■ Texte proposé
Le lien personnel entre le père et le fils sont la meilleure preuve de leur force : c’est le signe d’une époque de personnages. Jamais on n’aurait vu l’équivalent dans l’Athènes des Ve et IVe siècles.

On pourrait citer beaucoup d’autres exemples, de la fin de la République romaine au Directoire, en passant par les guerres de religion. Il est possible que la récurrence des époques de personnages soit liée au progrès des communications. Les réseaux sociaux rendent possible le contact direct d’individu à individu, à une échelle globale. Pourquoi s’embarrasser d’institutions ? Quand on manque de tout moyen de communication, et que la vie sociale se résume à l’échelle d’un village, tout est forcément personnel. Chaque fonction est indissociable de la personne qui l’exerce ; il y faut une culture politique exceptionnelle pour forcer les habitants à se soumettre intégralement à des institutions abstraites, comme dans les petites cités grecques. Quand les moyens de communication progressent et qu’on assiste à l’éclosion des médias de masse et à la possibilité d’administrer à distance (progrès des postes, de l’imprimerie, puis de la radio et de la télévision), l’institution prédomine : il faut la puissance d’une grande organisation pour utiliser ces vecteurs d’information, et aucun individu ne peut encore se les approprier. Mais quand les moyens de communication atteignent un stade granulaire, où tout le monde peut s’en servir gratuitement et sans aucune limite, c’est le contraire qui se produit. L’institution est dépassée de l’intérieur. Nous sommes faits pour préférer instinctivement le contact direct avec les individus aux communications impersonnelles. Nous sommes attachés à la sincérité, et la sincérité ne peut être la marque d’une institution, c’est une qualité purement individuelle. La plus belle institution du monde ne peut offrir que ce qu’elle a. Toutes celles qui ne s’incarnent pas dans une personnalité deviennent donc soit suspectes de fausseté, soit pire : inintéressantes. Personne ne lit un communiqué officiel de l’Elysée ; on veut écouter le président lui-même.

■ Liste de tâches
1. Reproduisez le passage du texte sur les époques de personnages qui commence à « Le lien personnel » et se termine à « et IVe siècles. ».
2. Selon le texte sur les époques de personnages, pourquoi les institutions qui ne s'incarnent pas dans une personnalité deviennent-elles suspectes ou inintéressantes ? Répondez en une à trois phrases.
Le matériel qui suit provient d'une autre source.

Questions spatiales à partir d'images
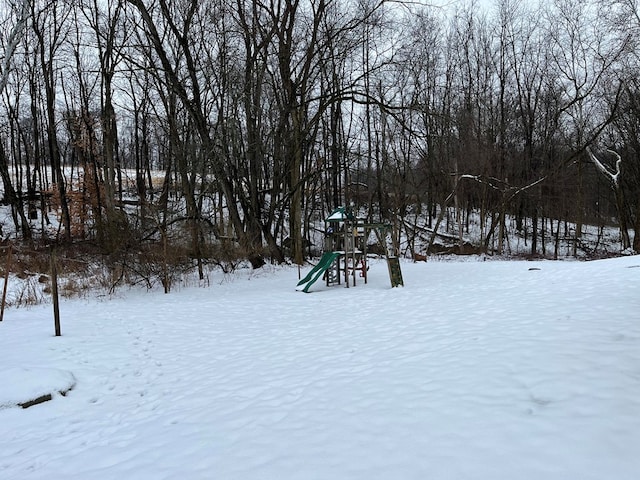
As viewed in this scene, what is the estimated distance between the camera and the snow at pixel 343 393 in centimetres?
265

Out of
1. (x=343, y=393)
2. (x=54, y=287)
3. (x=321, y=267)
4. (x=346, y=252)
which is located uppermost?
(x=346, y=252)

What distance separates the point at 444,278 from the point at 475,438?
30.8 feet

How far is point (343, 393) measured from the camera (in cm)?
390

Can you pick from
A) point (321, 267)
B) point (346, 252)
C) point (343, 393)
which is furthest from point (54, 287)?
point (346, 252)

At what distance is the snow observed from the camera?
265 centimetres

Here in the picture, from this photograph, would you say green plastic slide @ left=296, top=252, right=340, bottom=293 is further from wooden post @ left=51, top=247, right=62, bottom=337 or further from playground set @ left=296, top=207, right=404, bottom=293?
wooden post @ left=51, top=247, right=62, bottom=337

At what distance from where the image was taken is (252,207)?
16.9m

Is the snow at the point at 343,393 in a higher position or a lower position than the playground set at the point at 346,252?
lower

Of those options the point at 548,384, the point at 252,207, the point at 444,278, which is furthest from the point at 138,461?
the point at 252,207

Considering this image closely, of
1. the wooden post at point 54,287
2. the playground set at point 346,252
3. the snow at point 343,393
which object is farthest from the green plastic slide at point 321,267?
the wooden post at point 54,287

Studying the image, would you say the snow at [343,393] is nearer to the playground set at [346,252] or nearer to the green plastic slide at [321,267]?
the playground set at [346,252]

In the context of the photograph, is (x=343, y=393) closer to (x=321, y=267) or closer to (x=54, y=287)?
(x=54, y=287)

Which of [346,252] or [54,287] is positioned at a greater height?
[346,252]

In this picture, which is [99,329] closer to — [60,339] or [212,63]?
[60,339]
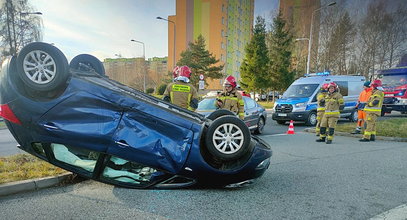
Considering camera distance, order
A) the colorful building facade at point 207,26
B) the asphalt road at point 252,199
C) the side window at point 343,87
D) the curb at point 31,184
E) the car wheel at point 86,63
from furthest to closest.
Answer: the colorful building facade at point 207,26 < the side window at point 343,87 < the car wheel at point 86,63 < the curb at point 31,184 < the asphalt road at point 252,199

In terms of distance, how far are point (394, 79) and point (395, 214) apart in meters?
16.0

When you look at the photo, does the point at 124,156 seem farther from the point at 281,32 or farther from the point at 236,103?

■ Corrigé
1.
Le lien personnel entre le père et le fils sont la meilleure preuve de leur force : c’est le signe d’une époque de personnages. Jamais on n’aurait vu l’équivalent dans l’Athènes des Ve et IVe siècles.

2. Nous préférons instinctivement le contact direct avec les individus aux communications impersonnelles, et nous sommes attachés à la sincérité. Or la sincérité est une qualité purement individuelle, qui ne peut pas être la marque d'une institution.